3,000億ドル規模の公的投資ファンド(PIF)は、ボーイング、フェイスブック、ディズニー、マリオット、スターバックスなどの代表的グローバル企業の株式を取得した。また、シティグループとバンク・オブ・アメリカの2つの大手銀行に投資し、大手石油会社のBP、トータル、ロイヤル・ダッチ・シェルの株式も保有している。
株式市場の専門家らは、このPIFの買いあさりは、新型コロナウイルス感染症の感染拡大により経済的影響を大きく受けた企業は急速に回復し株価は上昇するという、PIF側の自信を反映していると述べた。
野村アセットマネジメント株式会社中東拠点の代表を務めるタレク・ファドラッラー氏は、「PIFは株価を長期的な視点から見ているようだ。PIFは今後株価が上昇すると見越して、株価が下落したときに取得したと推定される」と『アラブニュース』に語った。
PIFはその投資の論理的根拠を説明し、PIF自身について、「長期的な視野を持つ辛抱強い投資家である。そのため、サウジアラビアの人々にさらなる利益をもたらし、国の経済成長を推進する一方で、長期的なリターンを生み出す強力な可能性を秘めたサウジアラビアと世界の両方で戦略的な機会を積極的に模索してる」と述べた。
米国株式市場規制当局への開示によると、PIFは24の企業で約100億ドル相当のポジションを保有している。配車アプリウーバーについては最大規模となる20億ドル強相当の株式取得を既に開示している。
その次に大きな投資はBPへの投資で、8億2,700万ドル相当の約3,400万株となっており、続いてボーイングの株式が7億1,300万ドルとなっている。

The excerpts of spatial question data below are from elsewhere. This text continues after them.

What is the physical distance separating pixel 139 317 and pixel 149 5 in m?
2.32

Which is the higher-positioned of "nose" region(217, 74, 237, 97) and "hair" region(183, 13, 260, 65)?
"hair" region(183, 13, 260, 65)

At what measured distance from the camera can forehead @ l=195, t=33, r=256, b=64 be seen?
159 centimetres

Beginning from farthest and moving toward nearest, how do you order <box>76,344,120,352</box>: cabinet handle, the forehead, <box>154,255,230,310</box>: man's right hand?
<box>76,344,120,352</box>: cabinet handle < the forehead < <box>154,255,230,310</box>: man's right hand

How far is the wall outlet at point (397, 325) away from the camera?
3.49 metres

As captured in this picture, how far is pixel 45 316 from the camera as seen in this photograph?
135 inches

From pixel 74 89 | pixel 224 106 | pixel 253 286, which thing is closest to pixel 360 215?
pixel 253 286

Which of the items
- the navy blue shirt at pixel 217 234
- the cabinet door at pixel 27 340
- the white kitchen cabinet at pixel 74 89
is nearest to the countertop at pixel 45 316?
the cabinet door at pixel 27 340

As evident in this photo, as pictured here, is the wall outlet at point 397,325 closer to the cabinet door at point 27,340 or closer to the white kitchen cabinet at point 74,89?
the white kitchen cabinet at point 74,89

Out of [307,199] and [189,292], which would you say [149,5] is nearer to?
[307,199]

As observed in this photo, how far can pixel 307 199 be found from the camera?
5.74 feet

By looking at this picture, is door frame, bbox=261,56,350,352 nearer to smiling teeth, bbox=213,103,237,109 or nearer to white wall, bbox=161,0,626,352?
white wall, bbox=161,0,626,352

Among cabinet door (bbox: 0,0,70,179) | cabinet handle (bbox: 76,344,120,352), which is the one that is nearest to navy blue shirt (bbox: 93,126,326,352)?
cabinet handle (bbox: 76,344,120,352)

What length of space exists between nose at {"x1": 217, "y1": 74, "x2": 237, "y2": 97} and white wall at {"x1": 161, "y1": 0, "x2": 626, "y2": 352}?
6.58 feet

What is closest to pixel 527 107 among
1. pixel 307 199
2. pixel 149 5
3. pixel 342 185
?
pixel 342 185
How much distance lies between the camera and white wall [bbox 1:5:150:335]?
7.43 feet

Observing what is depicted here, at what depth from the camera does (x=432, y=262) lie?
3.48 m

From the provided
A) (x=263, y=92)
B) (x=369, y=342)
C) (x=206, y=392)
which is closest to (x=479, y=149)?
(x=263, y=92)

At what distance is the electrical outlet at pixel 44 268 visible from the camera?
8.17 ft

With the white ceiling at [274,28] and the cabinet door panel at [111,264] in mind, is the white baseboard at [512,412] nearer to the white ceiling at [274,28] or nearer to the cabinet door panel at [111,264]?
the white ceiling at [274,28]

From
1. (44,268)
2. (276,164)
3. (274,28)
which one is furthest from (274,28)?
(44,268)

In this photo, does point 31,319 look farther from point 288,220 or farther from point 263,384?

フェイスブックとシティグループの株式はそれぞれ約5億2100万ドルと評価された。
新しいPIFのポートフォリオは、旅行業界、エンターテイメント業界、ホスピタリティ業界に大きく偏っており、マリオットホテルチェーン、オンライン旅行会社のブッキング・ドットコム、イベントプロモーターのライブ・ネイションの株式を保有している。

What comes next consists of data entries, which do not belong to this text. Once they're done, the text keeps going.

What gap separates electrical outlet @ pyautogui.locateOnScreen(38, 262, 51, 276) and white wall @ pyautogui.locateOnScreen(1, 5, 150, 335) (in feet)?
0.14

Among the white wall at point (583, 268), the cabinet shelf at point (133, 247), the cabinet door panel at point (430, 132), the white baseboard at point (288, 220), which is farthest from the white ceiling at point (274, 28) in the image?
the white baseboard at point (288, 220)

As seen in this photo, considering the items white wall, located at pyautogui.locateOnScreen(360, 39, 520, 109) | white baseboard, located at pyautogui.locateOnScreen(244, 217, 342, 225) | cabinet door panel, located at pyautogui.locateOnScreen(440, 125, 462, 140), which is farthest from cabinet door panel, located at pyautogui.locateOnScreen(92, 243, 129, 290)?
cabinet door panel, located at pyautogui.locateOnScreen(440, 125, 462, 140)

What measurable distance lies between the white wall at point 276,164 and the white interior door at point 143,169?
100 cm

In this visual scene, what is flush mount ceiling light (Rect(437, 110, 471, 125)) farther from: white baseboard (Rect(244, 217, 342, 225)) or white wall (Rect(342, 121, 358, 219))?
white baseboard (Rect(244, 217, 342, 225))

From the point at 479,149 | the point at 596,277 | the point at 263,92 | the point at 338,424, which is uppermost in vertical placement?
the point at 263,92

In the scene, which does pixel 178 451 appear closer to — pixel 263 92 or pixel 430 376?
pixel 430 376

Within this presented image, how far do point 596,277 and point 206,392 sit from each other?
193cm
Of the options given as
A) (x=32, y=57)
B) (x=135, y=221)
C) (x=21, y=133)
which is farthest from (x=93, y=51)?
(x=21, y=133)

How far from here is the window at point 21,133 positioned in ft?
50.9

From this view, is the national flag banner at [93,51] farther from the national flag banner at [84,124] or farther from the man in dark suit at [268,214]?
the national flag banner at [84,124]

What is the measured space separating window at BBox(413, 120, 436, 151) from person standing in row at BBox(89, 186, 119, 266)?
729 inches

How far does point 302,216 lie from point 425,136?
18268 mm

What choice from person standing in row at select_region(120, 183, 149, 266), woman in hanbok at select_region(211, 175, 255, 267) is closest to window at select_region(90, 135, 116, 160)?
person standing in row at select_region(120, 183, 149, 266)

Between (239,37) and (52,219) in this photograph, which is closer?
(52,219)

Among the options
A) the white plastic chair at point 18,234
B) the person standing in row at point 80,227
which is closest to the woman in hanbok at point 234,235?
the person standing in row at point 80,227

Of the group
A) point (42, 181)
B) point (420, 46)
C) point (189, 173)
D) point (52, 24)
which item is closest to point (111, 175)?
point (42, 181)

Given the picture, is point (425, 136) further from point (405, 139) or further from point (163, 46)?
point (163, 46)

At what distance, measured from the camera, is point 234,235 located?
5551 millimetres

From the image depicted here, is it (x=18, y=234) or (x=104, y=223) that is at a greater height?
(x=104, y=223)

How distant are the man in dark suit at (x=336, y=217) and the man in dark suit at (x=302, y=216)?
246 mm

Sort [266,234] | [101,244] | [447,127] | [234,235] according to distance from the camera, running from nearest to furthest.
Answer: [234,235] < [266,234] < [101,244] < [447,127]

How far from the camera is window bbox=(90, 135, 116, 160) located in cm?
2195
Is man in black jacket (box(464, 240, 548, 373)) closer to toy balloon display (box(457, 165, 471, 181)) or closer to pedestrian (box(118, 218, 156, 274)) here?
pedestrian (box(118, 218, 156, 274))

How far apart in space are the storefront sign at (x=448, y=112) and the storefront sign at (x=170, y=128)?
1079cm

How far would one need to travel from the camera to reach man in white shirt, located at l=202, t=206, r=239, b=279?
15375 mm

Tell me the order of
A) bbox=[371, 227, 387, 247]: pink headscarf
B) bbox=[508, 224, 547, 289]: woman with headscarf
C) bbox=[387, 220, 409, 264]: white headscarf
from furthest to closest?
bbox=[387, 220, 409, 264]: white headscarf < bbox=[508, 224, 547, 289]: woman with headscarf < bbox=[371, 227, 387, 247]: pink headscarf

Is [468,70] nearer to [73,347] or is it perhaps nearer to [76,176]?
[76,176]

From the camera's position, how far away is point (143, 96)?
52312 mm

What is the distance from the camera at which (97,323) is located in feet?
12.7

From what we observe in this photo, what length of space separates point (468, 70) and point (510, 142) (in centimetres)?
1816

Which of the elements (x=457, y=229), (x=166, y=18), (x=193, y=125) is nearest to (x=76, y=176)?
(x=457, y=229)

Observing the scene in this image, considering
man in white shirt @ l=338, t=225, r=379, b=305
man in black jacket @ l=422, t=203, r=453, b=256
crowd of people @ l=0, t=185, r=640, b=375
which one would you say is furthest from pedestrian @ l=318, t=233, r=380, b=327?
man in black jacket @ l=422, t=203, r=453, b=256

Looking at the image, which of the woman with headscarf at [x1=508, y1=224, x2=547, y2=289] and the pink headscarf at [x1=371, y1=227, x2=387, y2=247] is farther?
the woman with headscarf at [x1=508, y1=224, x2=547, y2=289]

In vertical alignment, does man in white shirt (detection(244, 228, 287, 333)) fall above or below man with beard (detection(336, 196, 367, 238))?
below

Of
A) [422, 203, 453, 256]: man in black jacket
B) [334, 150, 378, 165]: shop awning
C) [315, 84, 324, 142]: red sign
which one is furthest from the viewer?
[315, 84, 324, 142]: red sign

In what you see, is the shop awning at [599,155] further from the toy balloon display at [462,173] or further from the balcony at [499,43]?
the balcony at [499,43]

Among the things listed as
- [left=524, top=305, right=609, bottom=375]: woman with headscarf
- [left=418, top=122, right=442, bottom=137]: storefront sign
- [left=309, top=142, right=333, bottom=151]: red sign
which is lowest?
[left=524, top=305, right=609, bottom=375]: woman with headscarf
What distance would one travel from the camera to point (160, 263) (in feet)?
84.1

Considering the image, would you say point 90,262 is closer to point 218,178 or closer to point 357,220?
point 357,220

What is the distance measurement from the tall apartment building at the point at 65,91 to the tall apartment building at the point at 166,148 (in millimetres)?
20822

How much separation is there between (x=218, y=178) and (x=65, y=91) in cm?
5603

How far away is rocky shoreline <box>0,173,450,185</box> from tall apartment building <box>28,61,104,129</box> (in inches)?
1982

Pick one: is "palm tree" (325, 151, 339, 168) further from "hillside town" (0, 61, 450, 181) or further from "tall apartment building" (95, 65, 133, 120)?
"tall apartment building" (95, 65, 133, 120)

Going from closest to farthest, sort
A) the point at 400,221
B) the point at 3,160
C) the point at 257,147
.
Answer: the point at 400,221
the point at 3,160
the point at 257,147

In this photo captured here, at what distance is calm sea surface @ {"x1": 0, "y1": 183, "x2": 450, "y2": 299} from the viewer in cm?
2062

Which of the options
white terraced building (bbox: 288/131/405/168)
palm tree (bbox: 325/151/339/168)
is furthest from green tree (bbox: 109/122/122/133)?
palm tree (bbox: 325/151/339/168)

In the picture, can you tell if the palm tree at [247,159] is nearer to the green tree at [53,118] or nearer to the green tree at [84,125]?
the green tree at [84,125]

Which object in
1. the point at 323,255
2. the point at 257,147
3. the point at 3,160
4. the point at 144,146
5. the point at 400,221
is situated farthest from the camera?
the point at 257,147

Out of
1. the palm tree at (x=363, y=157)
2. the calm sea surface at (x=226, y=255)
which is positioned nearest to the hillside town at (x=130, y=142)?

また、シスコ、クアルコム、ブロードコムといったテクノロジー分野への投資や、ファイザー社の株式を介した医薬業界にも関心がある。
注目すべき小規模な株式取得の一つは、最近の株価の悲観的な見方により多くの株式を売却した伝説的投資家ウォーレン・バフェットが率いるバークシャー・ハサウェイだった。
サウジアラビアの銀行家はこれについて「これはバフェット氏よりもPIFのほうが楽観的であることをバフェット氏に示すPIFの生意気なやり方だ」と述べた。
世界的な都市封鎖が始まった後の株価暴落により、米国株の価値が約30パーセント下落した。しかしその後の連邦当局による大規模な財政出動により、その下落幅の約半分を回復している。